Originally posted at Iantha's Ink on 08/24/2012
So we did the Night Tour of Alcatraz, my Daughter specifically wanted a nigh tour as she had heard that it was better than a day tour, you got to see more. We got to the pier at 6:45 just as our boat was getting ready to leave, lucky I had prepurchased the tickets so all we had to do was pickup and run to the boat. I love the ride on the bay, actually I like being on the water anytime but it was a bit cold. When they tell you that San Francisco is not warm like you tend to picture California, they are not lying. It was very much like late fall weather, low 50s to mid 60s. On the water it was colder, felt more like early winter, with a strong wind. Still I loved the water.
Alcatraz island was used for many things in its long history. Our tour guide said that the American Indians would visit the island but did not live on it. They refered to it as the island of strange birds.

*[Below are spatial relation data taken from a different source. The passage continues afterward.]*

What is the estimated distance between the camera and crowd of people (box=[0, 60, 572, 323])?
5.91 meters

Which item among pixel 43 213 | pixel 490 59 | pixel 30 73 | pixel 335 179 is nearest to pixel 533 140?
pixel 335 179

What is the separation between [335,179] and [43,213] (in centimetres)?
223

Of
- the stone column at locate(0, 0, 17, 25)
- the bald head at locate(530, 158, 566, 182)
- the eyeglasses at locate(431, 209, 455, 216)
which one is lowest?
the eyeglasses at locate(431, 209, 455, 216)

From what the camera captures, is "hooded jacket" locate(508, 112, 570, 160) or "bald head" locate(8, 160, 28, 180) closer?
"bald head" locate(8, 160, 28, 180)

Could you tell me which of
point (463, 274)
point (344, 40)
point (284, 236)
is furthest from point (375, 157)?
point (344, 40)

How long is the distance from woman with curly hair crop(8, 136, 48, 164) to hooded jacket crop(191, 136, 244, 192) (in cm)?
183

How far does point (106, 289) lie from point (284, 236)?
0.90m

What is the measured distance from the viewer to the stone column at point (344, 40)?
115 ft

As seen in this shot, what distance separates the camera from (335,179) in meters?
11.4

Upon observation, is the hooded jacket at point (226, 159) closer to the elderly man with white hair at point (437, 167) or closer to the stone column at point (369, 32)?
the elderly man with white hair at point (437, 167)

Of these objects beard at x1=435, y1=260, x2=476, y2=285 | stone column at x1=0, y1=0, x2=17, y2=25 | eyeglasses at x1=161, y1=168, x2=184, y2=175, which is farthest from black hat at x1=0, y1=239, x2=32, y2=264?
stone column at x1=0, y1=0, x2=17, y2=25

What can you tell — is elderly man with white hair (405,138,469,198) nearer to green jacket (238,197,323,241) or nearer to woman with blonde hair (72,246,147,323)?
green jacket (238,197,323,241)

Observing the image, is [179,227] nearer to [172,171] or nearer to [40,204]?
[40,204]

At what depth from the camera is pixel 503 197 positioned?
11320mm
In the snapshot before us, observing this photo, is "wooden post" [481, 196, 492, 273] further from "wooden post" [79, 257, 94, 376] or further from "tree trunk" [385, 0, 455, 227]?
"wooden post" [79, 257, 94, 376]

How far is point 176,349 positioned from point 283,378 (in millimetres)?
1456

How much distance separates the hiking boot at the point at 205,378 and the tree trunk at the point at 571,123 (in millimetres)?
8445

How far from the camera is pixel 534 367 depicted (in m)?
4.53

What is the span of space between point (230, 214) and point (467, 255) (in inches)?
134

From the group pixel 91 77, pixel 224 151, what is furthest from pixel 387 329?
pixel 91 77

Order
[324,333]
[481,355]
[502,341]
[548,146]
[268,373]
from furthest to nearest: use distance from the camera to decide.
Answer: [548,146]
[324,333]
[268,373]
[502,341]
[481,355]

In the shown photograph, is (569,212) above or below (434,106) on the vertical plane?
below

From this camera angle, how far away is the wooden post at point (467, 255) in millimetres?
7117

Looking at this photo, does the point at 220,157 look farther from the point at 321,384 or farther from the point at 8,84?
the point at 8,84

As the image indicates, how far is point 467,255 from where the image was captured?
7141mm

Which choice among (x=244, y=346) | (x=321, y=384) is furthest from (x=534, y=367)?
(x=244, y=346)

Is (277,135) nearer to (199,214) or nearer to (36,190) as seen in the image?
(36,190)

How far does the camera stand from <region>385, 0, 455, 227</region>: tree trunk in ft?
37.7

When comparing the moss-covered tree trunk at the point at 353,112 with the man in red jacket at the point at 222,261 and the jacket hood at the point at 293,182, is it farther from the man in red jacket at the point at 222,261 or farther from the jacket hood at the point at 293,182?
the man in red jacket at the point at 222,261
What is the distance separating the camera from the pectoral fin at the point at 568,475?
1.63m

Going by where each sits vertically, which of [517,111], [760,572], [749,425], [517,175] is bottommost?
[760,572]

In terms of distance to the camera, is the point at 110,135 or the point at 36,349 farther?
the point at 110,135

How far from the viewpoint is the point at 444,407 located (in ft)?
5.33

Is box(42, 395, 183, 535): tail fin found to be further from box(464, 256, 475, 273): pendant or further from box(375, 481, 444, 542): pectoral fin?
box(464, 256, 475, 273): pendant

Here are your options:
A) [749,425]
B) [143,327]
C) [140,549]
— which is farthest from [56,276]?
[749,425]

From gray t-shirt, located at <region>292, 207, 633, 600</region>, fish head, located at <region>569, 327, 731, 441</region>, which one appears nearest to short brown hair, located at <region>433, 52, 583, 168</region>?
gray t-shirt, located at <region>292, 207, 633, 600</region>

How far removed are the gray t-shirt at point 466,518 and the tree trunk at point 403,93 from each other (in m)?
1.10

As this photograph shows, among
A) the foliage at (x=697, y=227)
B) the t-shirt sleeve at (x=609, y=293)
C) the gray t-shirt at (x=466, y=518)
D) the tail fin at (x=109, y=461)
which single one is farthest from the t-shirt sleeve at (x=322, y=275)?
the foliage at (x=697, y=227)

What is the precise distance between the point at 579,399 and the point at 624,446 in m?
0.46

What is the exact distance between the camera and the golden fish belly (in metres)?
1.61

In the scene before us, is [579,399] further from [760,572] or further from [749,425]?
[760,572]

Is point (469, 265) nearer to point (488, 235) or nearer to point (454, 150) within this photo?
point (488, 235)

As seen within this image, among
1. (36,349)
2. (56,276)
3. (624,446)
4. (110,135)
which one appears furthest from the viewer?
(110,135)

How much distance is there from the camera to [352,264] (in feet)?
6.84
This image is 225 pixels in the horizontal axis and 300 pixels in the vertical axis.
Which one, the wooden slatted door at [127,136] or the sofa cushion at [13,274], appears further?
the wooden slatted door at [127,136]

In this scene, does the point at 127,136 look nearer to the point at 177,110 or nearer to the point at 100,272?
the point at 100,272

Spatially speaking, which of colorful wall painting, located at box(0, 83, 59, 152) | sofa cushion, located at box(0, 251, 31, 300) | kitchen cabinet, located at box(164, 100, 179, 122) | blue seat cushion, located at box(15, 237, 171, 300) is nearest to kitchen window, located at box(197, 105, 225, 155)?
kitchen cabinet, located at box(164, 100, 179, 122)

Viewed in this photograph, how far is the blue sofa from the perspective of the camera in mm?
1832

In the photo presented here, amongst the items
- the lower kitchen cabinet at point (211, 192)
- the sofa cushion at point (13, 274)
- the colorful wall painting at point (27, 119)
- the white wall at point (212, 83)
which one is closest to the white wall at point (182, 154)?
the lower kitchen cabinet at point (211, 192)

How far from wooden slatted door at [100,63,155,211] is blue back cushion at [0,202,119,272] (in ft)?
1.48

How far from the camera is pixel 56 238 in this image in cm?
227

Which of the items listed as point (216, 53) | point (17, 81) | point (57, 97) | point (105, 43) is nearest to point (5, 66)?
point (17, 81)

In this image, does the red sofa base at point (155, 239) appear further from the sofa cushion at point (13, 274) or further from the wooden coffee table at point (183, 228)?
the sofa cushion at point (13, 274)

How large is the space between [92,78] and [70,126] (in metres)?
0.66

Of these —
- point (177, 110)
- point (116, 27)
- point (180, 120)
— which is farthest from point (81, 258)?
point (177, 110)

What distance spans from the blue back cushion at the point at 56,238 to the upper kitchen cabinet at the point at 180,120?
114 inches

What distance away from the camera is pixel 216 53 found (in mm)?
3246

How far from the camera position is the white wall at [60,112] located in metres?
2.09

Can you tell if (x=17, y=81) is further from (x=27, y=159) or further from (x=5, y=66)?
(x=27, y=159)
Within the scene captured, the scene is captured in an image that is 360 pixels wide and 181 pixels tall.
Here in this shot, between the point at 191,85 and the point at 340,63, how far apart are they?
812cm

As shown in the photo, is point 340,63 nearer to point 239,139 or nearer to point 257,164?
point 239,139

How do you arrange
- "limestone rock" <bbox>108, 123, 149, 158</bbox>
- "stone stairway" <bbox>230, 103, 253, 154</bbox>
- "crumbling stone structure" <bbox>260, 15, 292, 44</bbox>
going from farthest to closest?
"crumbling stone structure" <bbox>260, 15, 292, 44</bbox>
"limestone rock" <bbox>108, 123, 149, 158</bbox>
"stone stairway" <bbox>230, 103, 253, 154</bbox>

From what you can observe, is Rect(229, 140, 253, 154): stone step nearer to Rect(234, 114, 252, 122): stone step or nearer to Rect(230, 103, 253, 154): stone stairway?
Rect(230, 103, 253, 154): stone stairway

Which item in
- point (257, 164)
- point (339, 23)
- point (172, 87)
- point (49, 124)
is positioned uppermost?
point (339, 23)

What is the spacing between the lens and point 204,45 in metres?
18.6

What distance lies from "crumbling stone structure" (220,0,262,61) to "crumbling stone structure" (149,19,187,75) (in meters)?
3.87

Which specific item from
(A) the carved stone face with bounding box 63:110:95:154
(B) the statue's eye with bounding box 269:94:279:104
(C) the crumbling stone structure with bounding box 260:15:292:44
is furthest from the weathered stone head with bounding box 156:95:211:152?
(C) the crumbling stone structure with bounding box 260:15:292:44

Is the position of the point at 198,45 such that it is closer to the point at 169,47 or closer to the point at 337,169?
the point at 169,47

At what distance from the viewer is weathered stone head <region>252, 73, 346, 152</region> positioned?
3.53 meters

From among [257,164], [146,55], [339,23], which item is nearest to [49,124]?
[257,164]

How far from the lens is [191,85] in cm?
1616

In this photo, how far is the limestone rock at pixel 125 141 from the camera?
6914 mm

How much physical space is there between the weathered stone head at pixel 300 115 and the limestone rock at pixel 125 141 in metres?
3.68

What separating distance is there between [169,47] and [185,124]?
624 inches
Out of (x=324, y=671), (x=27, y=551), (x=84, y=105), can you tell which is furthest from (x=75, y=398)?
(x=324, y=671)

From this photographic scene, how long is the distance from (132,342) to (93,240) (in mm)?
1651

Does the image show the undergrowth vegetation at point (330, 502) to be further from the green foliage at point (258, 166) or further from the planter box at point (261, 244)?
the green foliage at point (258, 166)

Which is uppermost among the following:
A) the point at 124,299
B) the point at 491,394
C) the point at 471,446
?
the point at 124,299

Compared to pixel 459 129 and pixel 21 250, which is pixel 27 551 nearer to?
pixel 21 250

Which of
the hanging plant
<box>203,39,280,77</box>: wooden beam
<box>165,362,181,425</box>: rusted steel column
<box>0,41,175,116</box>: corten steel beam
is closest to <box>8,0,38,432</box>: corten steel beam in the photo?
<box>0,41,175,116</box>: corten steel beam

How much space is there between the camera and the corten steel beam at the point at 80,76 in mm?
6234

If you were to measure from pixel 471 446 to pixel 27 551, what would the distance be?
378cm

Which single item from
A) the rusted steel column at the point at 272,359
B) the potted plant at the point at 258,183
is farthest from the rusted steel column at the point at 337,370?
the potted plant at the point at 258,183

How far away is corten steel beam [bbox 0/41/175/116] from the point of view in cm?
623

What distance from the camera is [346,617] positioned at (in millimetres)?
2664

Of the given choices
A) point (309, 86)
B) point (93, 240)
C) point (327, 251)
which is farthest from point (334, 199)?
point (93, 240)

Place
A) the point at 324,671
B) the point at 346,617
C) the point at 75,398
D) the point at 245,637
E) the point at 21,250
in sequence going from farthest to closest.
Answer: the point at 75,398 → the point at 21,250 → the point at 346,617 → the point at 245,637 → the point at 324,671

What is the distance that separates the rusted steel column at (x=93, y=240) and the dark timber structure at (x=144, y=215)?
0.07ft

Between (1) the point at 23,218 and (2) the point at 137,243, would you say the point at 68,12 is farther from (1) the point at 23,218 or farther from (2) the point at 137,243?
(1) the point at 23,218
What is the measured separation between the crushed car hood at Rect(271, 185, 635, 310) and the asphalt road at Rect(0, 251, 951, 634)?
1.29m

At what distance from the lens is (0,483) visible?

The island received its name in 1775 when Spanish explorer Juan Manuel de Ayala charted the San Francisco Bay, and named this tiny speck of land La Isla de los Alcatraces, which translated to "Island of the Pelicans." I won't give a history lesson just a few comments on some of the pictures, indepth history information can be found here http://www.alcatrazhistory.com/rs1.htm
Island of Strange Birds, here are some of the pictures of the birds that I was able to take. I only saw seagulls.
Alcatraz became a military prison during the Civil War and a Federal Prison in 1934.
Guards could have their families live on the island with them. The children would take a ferry to school each day.
One of the benefits of the night tour is that it is not as crowded, only Alcatraz tours holds the night tours and only two tours so the number of people is quite small compared to the day. At the night tour you also get to see the cell slam. A ranger showed us the mechanism that controls the cell doors and opens and closes them several times. The prisoners lived in a 6 x9x7 foot room and the only time they heard the cell doors six times a day. The opening of the doors for meals was their only taste of what freedom they had, to go eat, if on good behavior they might get to go work or get a book from the library or have rec time in the yard. At night lock down was the slaming of the cell doors which would drive home each and every night that they were not free, that the rest of society did not want them, that they did not belong.